* [TEXTO DE LECTURA]:

Mostrando entradas con la etiqueta Memoria Crítica. Mostrar todas las entradas
Mostrando entradas con la etiqueta Memoria Crítica. Mostrar todas las entradas

jueves, 30 de enero de 2014

Leningrado

El asedio de Leningrado, ciudad a orillas del Neva, cuna de la Revolución de Octubre, joya cultural de Rusia, duró 872 días. Hitler, en un acto de infinita crueldad como solo él podía hacer, quiso someter a sus habitantes por el hambre y ordenó mantener un bloqueo total. Los padecimientos sufridos por la población civil son indescriptibles. Sin una suficiente preparación por parte de las autoridades soviéticas, su negligencia y su falta total de insensibilidad, unido al bloqueo alemán, se desconoce con exactitud cuántos ciudadanos de Leningrado murieron durante todo el asedio. El sufrimiento de los habitantes es una de las páginas más oscuras de la negra historia del Frente del Este en la 2ª Guerra Mundial.

Elena Martilla era estudiante de bellas artes en Leningrado cuando se produjo el asedio de la ciudad. El profesor de esta artista de 18 años le dijo: «Sal y dibuja todo lo que veas… tenemos que preservar esto para la humanidad. Hay que advertir a la generaciones venideras sobre el deleznable horror de la guerra».

Y eso hizo.

Tras la guerra se vio obligada a esconder su cuaderno de dibujos del asedio para que no lo encontrara la NKVD. Llegada la década de 1980 tan sólo se le permitió enseñar un par de dibujos; le dijeron que eran demasiado «psicológicos», demasiado «pesimistas». Años más tarde, en 1991, recibió una invitación de una importante galería de arte para exhibir todas sus obras. La invitación procedía de Berlín.

Por primera vez en su vida, Martilla vio sus dibujos del asedio, más de ochenta, expuestos en tres salas separadas. Durante la exposición conoció a algunos de los veteranos alemanes que habían participado en el sitio. «Las palabras sobraron», dijo Martilla. «Podía leerlo en su ojos: “Yo estuve en Leningrado”.» Recorrió la exposición con algunos de ellos, que le preguntaron sobre la vida en la ciudad asediada; a continuación, se detuvieron. «Permanecieron allí quietos, con lágrimas en los ojos», recordó Martilla. Después, uno de ellos dio un paso al frente. «Le pedimos que nos perdone», dijo. «Nada de esto era necesario desde el punto de vita militar. Tratamos de acabar con sus vidas, pero nos destruimos a nosotros mismos como seres humanos. En nombre de todos nosotros, le pido que nos perdone.» A medida que oía estas palabras, a Martilla le vino a la cabeza otro recuerdo del asedio: la cruel indiferencia de las autoridades de Leningrado hacia el sufrimiento de los habitantes de la ciudad. Ellos nunca pidieron perdón. «La guerra es terrible –contesto–, pero mi lucha es contra el fascismo, no contra el pueblo alemán. Y el fascismo existe en todos nosotros.»

* [DATOS PROPORCIONADOS]:

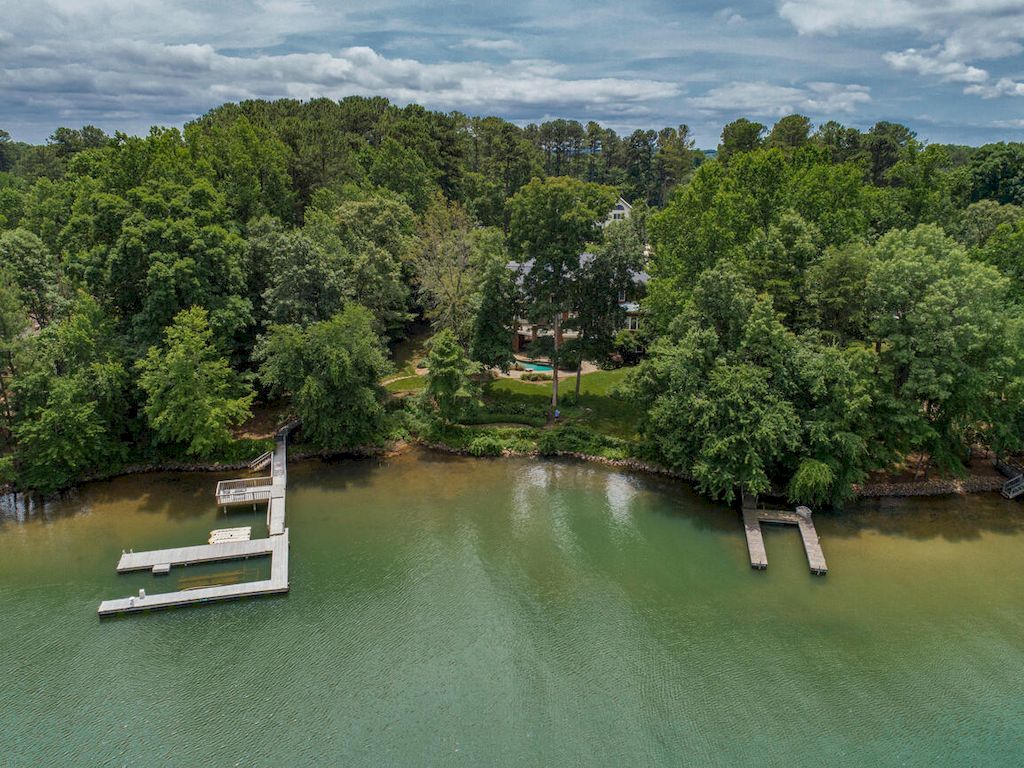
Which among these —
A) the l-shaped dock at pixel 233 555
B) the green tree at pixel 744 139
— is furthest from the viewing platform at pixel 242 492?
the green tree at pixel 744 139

==

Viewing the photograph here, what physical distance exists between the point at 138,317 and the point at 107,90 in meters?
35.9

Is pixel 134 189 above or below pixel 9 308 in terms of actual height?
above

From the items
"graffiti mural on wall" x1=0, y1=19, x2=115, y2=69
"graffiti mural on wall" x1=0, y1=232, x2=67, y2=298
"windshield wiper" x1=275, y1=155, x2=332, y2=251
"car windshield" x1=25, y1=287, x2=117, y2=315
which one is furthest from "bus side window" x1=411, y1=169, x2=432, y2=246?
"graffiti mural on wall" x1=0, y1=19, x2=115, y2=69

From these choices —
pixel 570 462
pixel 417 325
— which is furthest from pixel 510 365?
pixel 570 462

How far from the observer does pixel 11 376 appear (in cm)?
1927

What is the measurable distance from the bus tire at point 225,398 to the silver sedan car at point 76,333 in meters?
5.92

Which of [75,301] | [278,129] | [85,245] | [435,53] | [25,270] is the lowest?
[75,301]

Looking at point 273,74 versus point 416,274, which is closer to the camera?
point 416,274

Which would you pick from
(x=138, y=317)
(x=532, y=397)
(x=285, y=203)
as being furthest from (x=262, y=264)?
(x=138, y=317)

* [ACTIVIDAD 1]: Enumera las expresiones con las que la primera oración del texto sobre el asedio de Leningrado caracteriza a la ciudad.
* [ACTIVIDAD 2]: Escribe la continuación del texto sobre el asedio de Leningrado a partir de su última oración.

* [RESPUESTA 1]:
- ciudad a orillas del Neva
- cuna de la Revolución de Octubre
- joya cultural de Rusia

* [RESPUESTA 2]:
(Pag. 325)


La cifra oficial de fallecidos en el asedio por frío, hambre y los ataques alemanes es de 632.252 civiles. Dmitry Likhachev, superviviente de la ciudad, se preguntó internamente “¿Quién se encargó de contar a los que se hundieron bajo el hielo, a los que fueron recogidos por las calles y llevados directamente a los depósitos de cadáveres y de los pueblos cercanos que habían huido a Leningrado? ¿Y con el resto, con los refugiados que no tenían papeles, que murieron sin cartillas de racionamiento en las viviendas sin calefacción que se les asignaron?”. (Pag. 321).

Otras fuentes indican que la cifra real se encuentra entre millón y medio y dos millones de civiles muertos. La mayoría fueron enterrados en fosas comunes, muchas de ellas situadas en el cementerio Piskarióvskoye. En uno de sus muros se puede leer un poema de Olga Berggolts:


Aquí yacen leningradeses:

Aquí hay ciudadanos – hombres, mujeres y niños
Y junto a ellos, los soldados del Ejército Rojo.
Ellos, defendieron Leningrado,
La cuna de la Revolución
Con todas sus vidas.
No podemos enumerar sus nobles nombres aquí,
Hay muchos de ellos bajo la protección eterna de granito.
Pero sabed esto, aquellos que consideran estas piedras:
Nadie se olvida, no se olvida nada.


Autor: Michael Jones
Título: El sitio de Leningrado. 1941-1944
Editorial: Memoria Crítica


Aproximación personal:
Los dibujos de Elena Martilla son estremecedores, y varios de ellos acompañan el libro de Michael Jones editado por Memoria Crítica. Cada uno de ellos guarda una terrible historia y nos muestran el sufrimiento de seres inocentes dibujados por una de las personas que los padeció.

miércoles, 1 de mayo de 2013

Berlín La caída 1945


Götterdammerung


La historia siempre concede una mayor importancia a los acontecimientos terminales” dijo Albert Speer a sus interrogadores aliados. Con esta lapidaria frase Antony Beevor empieza su ensayo sobre la batalla de Berlín. Y es posible que con ella se resuma la fascinación con que se estudia el fin del III Reich. Auténtico “Götterdammerung”, el Crepúsculo de los Dioses.

Tomar la ciudad de Berlín era el premio final para los aliados. El centro de poder de los nazis: desde donde Hitler había lanzado su política agresiva y desencadenado la más brutal de las guerras que ha conocido la humanidad. Para los dirigentes del III Reich Berlín era el escenario de aquella batalla del fin del mundo del mito nórdico del Ragnarök que había plasmado Wagner en su ópera “El Crepúsculo de los Dioses”. En ese momento estos estaban envueltos en una espiral de violencia sin sentido con el único propósito de no ceder un ápice poder a costa de la vida de cualquiera: civiles inocentes, soldados y sobre todo ellos mismos. Sabían que habían cometido tal cantidad de crímenes que su única salida era seguir con la lucha desesperada ya que no iban a recibir clemencia, por lo que decidieron arrastrar a toda la nación alemana con ellos.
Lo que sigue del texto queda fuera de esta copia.